Goal of the exercise: Copy the mailing list message below about the Atom feed ID change proposal, word for word and in full.

-- START OF Text shown --

Re: change proposal for issue-86, was: ISSUE-86 - atom-id-stability - Chairs Solicit Proposals

On 07.04.2010 02:46, Maciej Stachowiak wrote:
>
> Thank you for your submission!
>
> Recorded here: http://dev.w3.org/html5/status/issue-status.html#ISSUE-086
>
> Regards,
> Maciej
> ...

Below is a slightly updated version, based on feedback from the 
atom-syntax mailing list.

-- snip --
Revision 2; taking feedback from the Atom-Syntax mailing list into account.

SUMMARY

The HTML5 spec contains an algorithm for producing an Atom (RFC4287) 
feed document from an HTML page.

The definition both relaxes a MUST-level requirement from RFC4287, but 
also adds a needless restriction.

Also, it's not clear *at all* whether this is a feature that people 
really want, and if they do, whether it needs to be part of HTML5. Given 
the fact that it's non-trivial to generate a valid Atom feed from HTML, 
but the reverse *is* trivial, we should also consider removing this 
feature altogether (I'd be happy to write a 2nd change proposal if 
people want to see that as well). (See [2])

RATIONALE

Instructions to derive a secondary format from HTML documents shouldn't 
be misleading, and also should make clear which conditions need to be 
met to produce valid documents.

DETAILS

There are two problems, both with the following step (4.15.1, step 15.9 
as of April 6):

"Otherwise

     Let id be a user-agent-defined undereferenceable yet globally 
unique valid absolute URL. The same absolute URL should be generated for 
each run of this algorithm when given the same input. Let has-alternate 
be false."

Problem #1: RFC 4287 does not require the ID to be undereferenceable. 
This was a conscious decision of the IETF WG. There's absolutely no 
point in adding this requirement, except for the spec author's distaste 
for URIs that are both dereferenceable *and* act as a globally unique 
and stable identifier.

-- END OF Text shown --
-- START OF Stored rows --

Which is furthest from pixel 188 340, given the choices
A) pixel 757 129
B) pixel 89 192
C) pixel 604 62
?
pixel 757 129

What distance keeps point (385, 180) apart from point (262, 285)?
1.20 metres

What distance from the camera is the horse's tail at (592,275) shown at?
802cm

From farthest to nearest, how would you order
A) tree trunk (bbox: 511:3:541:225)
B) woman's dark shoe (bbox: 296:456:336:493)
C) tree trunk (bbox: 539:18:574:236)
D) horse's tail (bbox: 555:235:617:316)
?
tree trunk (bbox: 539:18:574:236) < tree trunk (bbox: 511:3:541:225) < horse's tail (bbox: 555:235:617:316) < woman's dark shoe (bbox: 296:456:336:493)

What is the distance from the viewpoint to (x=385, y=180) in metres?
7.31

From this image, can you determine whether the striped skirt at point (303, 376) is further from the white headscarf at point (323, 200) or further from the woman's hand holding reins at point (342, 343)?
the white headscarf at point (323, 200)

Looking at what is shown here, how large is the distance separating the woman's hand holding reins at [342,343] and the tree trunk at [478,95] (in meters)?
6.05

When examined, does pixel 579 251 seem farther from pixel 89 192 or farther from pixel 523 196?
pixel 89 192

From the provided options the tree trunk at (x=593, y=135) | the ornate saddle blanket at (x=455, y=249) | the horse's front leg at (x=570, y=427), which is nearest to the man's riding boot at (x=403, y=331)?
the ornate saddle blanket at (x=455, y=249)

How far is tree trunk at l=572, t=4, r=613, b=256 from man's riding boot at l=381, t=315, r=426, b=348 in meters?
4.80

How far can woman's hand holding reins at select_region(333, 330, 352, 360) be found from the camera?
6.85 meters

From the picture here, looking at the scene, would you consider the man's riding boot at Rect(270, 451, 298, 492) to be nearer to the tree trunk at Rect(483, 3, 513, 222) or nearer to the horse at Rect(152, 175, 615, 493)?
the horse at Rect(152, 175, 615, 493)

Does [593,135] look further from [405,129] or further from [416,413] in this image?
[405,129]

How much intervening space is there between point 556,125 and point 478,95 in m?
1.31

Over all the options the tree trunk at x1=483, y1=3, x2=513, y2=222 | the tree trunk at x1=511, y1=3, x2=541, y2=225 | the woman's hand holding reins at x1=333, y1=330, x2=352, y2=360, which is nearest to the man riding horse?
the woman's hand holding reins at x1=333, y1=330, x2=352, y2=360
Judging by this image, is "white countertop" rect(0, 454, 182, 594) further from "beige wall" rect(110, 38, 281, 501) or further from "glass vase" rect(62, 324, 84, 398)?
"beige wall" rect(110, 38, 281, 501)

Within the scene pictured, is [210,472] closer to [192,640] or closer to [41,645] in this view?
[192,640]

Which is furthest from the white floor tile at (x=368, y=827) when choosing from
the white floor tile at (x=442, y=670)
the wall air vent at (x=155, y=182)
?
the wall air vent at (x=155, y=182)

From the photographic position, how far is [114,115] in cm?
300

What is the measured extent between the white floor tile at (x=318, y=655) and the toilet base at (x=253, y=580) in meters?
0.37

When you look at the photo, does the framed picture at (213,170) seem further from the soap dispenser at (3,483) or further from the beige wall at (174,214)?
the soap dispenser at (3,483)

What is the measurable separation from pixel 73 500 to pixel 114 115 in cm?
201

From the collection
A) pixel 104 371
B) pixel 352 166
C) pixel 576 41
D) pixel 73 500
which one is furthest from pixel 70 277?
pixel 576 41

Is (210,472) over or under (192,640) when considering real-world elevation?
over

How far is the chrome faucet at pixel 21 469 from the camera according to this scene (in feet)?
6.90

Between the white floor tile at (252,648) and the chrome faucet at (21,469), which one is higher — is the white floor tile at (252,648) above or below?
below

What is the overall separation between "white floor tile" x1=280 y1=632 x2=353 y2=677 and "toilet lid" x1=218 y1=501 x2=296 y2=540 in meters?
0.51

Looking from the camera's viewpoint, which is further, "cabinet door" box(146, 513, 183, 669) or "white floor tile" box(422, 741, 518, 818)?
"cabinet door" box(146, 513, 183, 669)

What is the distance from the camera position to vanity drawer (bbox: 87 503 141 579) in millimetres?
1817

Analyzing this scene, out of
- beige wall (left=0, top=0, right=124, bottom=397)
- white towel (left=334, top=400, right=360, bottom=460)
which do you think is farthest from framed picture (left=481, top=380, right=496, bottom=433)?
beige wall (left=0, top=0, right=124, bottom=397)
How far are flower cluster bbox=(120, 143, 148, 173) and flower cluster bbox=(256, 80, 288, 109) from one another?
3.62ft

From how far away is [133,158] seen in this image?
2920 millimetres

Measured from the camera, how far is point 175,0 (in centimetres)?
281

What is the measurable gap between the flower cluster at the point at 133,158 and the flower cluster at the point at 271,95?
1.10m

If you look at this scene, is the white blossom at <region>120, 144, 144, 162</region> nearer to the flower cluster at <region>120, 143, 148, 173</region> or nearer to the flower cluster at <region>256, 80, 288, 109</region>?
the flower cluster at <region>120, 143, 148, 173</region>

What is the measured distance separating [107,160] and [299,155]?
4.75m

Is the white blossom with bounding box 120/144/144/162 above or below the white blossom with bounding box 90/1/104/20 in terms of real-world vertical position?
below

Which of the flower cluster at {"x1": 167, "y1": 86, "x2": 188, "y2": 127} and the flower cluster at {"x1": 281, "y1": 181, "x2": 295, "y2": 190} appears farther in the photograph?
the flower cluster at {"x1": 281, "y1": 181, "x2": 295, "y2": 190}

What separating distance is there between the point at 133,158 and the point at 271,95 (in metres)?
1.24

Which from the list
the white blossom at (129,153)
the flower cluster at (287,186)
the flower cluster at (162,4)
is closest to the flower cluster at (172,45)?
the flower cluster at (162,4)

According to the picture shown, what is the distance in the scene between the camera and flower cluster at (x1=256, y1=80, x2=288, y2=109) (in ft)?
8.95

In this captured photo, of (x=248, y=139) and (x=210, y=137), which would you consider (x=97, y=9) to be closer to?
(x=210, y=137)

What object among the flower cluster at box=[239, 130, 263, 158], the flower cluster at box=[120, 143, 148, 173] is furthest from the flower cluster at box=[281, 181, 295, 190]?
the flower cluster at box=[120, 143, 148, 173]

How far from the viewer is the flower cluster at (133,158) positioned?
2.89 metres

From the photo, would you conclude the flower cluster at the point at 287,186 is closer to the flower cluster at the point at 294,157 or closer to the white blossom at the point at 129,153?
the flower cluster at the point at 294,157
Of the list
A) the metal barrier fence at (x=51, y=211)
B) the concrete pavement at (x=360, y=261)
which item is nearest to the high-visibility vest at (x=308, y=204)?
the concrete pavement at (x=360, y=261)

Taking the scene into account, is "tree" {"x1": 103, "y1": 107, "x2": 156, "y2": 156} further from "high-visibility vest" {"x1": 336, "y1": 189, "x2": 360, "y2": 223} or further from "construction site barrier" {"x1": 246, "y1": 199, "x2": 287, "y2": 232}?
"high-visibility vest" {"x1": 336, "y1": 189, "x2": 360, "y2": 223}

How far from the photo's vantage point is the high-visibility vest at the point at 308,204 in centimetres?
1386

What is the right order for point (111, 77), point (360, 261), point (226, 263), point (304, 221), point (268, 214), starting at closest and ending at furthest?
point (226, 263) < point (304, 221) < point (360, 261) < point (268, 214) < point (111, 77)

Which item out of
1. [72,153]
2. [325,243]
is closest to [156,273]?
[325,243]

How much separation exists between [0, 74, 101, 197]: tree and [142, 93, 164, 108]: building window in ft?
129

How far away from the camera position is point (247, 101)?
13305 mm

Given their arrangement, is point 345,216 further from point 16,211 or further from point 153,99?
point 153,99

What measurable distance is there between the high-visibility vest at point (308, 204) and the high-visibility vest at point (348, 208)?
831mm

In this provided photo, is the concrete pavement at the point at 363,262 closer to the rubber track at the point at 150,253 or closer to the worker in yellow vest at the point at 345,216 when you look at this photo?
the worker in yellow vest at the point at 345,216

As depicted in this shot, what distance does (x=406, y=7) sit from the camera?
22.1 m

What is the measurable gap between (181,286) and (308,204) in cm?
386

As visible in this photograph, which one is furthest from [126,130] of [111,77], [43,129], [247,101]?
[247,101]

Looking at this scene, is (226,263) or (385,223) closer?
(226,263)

-- END OF Stored rows --

Answer to this exercise:
Re: change proposal for issue-86, was: ISSUE-86 - atom-id-stability - Chairs Solicit Proposals

On 07.04.2010 02:46, Maciej Stachowiak wrote:
>
> Thank you for your submission!
>
> Recorded here: http://dev.w3.org/html5/status/issue-status.html#ISSUE-086
>
> Regards,
> Maciej
> ...

Below is a slightly updated version, based on feedback from the 
atom-syntax mailing list.

-- snip --
Revision 2; taking feedback from the Atom-Syntax mailing list into account.

SUMMARY

The HTML5 spec contains an algorithm for producing an Atom (RFC4287) 
feed document from an HTML page.

The definition both relaxes a MUST-level requirement from RFC4287, but 
also adds a needless restriction.

Also, it's not clear *at all* whether this is a feature that people 
really want, and if they do, whether it needs to be part of HTML5. Given 
the fact that it's non-trivial to generate a valid Atom feed from HTML, 
but the reverse *is* trivial, we should also consider removing this 
feature altogether (I'd be happy to write a 2nd change proposal if 
people want to see that as well). (See [2])

RATIONALE

Instructions to derive a secondary format from HTML documents shouldn't 
be misleading, and also should make clear which conditions need to be 
met to produce valid documents.

DETAILS

There are two problems, both with the following step (4.15.1, step 15.9 
as of April 6):

"Otherwise

     Let id be a user-agent-defined undereferenceable yet globally 
unique valid absolute URL. The same absolute URL should be generated for 
each run of this algorithm when given the same input. Let has-alternate 
be false."

Problem #1: RFC 4287 does not require the ID to be undereferenceable. 
This was a conscious decision of the IETF WG. There's absolutely no 
point in adding this requirement, except for the spec author's distaste 
for URIs that are both dereferenceable *and* act as a globally unique 
and stable identifier.